Il n’en restait pas moins la figure tutélaire du royaume, rassurante pour de nombreux Thaïlandais qui vivent dans l’idée qu’il était le « père de la nation », après des décennies de propagande assénées dans les écoles et à la télévision.

La Bourse de Thaïlande a ouvert en hausse vendredi, bondissant de 3,5% dans les premiers échanges après plusieurs jours de recul.
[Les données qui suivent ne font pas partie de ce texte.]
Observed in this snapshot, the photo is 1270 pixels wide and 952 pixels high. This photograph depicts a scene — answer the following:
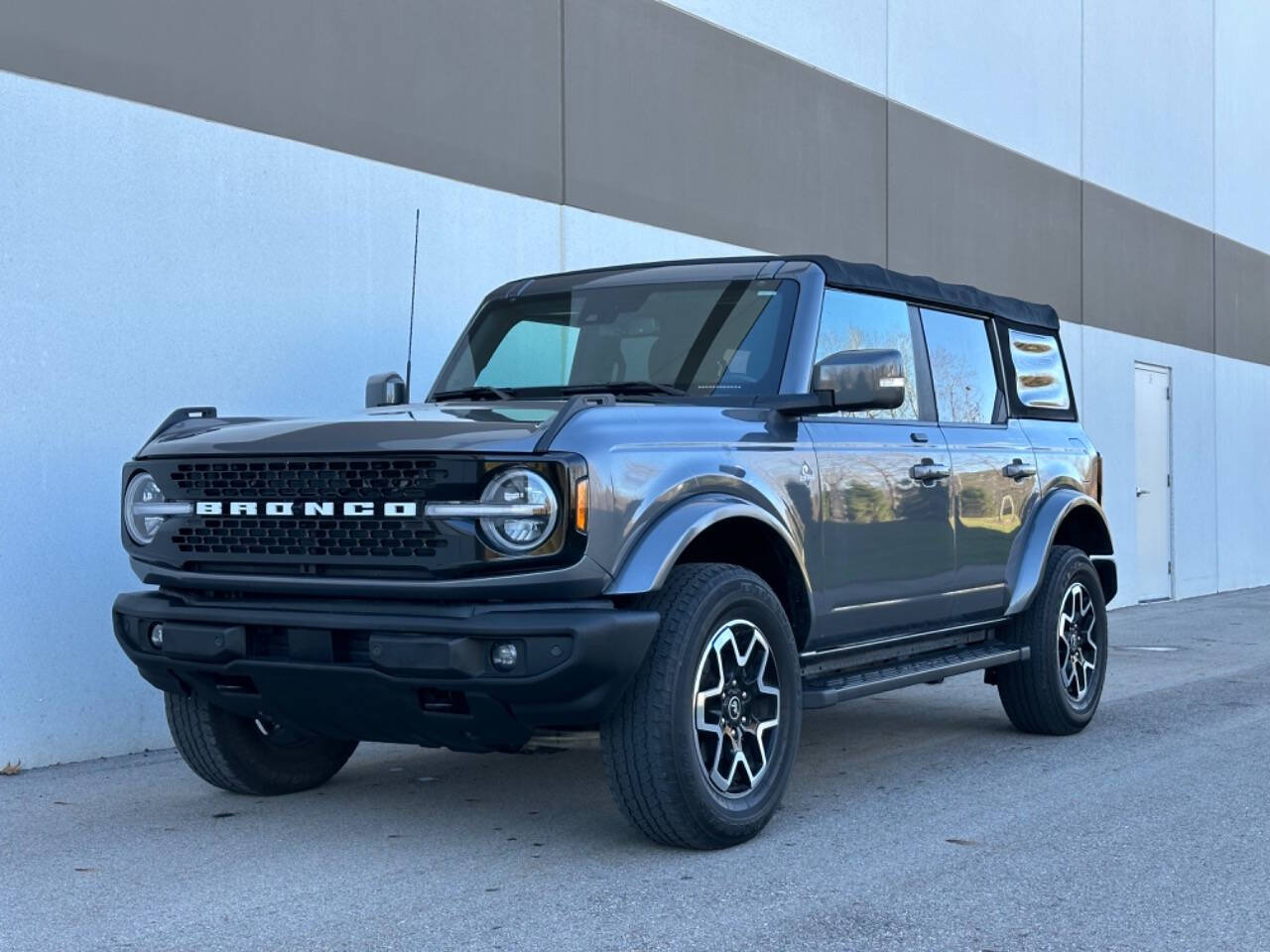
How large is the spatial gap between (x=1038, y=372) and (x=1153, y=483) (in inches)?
393

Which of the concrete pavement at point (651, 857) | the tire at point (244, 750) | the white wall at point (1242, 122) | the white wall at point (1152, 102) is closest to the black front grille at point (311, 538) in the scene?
the tire at point (244, 750)

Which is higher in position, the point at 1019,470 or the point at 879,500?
the point at 1019,470

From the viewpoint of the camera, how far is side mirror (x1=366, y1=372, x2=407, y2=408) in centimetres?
675

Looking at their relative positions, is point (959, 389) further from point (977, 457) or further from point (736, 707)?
point (736, 707)

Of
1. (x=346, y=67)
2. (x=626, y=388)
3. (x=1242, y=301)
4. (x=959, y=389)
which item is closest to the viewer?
(x=626, y=388)

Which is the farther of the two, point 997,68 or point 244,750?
point 997,68

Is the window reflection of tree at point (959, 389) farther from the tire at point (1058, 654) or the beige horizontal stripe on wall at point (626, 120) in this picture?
the beige horizontal stripe on wall at point (626, 120)

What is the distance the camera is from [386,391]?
22.2 feet

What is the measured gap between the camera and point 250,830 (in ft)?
18.2

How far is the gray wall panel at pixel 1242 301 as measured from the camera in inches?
774

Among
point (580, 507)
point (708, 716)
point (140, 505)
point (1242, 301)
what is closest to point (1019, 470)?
point (708, 716)

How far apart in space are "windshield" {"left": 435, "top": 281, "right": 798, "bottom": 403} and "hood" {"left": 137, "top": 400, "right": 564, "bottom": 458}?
0.49 m

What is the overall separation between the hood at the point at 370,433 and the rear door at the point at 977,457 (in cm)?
206

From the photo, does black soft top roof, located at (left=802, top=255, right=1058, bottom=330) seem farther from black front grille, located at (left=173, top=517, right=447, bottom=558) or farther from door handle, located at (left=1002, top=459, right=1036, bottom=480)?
black front grille, located at (left=173, top=517, right=447, bottom=558)
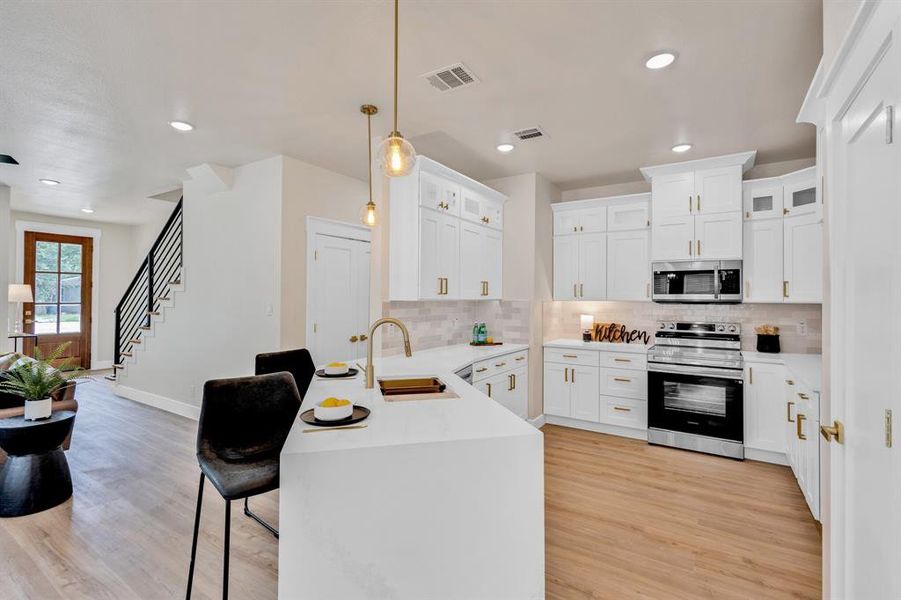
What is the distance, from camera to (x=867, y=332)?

Vendredi, toutes les chaînes de télévision diffusaient un programme unique en noir et blanc, et ce pour 30 jours, en signe de deuil, des chaînes internationales comme la BBC ou CNN étant aussi touchées, prolongeant ainsi une vision traditionnelle de la monarchie, en décalage avec une Thaïlande moderne qui a continué à vivre quasiment comme si de rien n’était.

Vendredi matin, le gouvernement a déclaré une journée de deuil pour les fonctionnaires et redemandé au secteur du « divertissement » de cesser toute activité pendant 30 jours. Une situation très inhabituelle dans la capitale du pays à la vie nocturne très active, avec des établissements de nuit et des bars à prostitués très fréquentés par les touristes.
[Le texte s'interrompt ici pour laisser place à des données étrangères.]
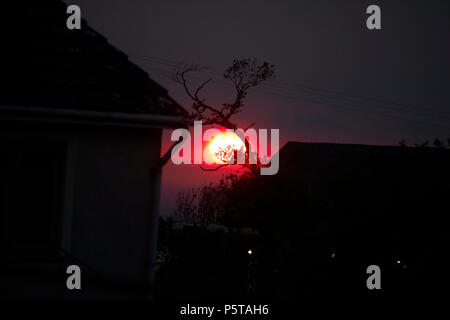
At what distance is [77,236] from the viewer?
680cm

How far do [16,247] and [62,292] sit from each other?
77 centimetres

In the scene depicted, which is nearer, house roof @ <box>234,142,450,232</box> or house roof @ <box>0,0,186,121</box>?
house roof @ <box>0,0,186,121</box>

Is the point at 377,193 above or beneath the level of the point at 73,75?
beneath

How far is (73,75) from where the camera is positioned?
22.7ft

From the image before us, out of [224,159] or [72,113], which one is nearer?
[72,113]

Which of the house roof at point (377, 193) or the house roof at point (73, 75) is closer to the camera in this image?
the house roof at point (73, 75)

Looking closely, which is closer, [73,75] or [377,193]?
[73,75]

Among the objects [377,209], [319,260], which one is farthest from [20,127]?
[319,260]

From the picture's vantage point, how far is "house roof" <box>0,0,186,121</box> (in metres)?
6.57

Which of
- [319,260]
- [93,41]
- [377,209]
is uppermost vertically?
[93,41]

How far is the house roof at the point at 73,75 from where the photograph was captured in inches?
259
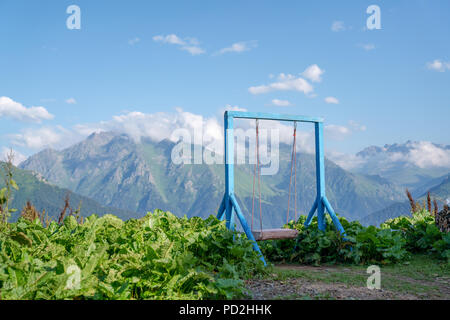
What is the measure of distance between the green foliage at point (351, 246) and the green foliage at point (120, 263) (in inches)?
91.3

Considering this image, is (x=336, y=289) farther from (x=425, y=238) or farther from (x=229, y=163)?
(x=425, y=238)

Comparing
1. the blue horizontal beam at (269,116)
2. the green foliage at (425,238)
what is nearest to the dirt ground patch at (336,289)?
the green foliage at (425,238)

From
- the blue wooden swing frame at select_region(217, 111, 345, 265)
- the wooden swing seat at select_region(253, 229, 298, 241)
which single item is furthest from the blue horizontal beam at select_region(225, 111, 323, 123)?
the wooden swing seat at select_region(253, 229, 298, 241)

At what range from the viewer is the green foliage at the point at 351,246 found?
7848mm

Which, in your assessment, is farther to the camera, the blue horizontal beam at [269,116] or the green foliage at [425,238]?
the green foliage at [425,238]

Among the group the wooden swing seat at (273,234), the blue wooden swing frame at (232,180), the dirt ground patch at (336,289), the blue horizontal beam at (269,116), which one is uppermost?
the blue horizontal beam at (269,116)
Les médias audiovisuels seront perturbés pour la même durée: leurs programmes ont été suspendus et seuls les nouvelles royales et des documentaires à la gloire du roi sont diffusés.

Dans le métro de Bangkok, les écrans publicitaires du métro affichaient vendredi un poème sur fond gris: « Notre pilier nous a quittés, le ciel s’est déchiré ».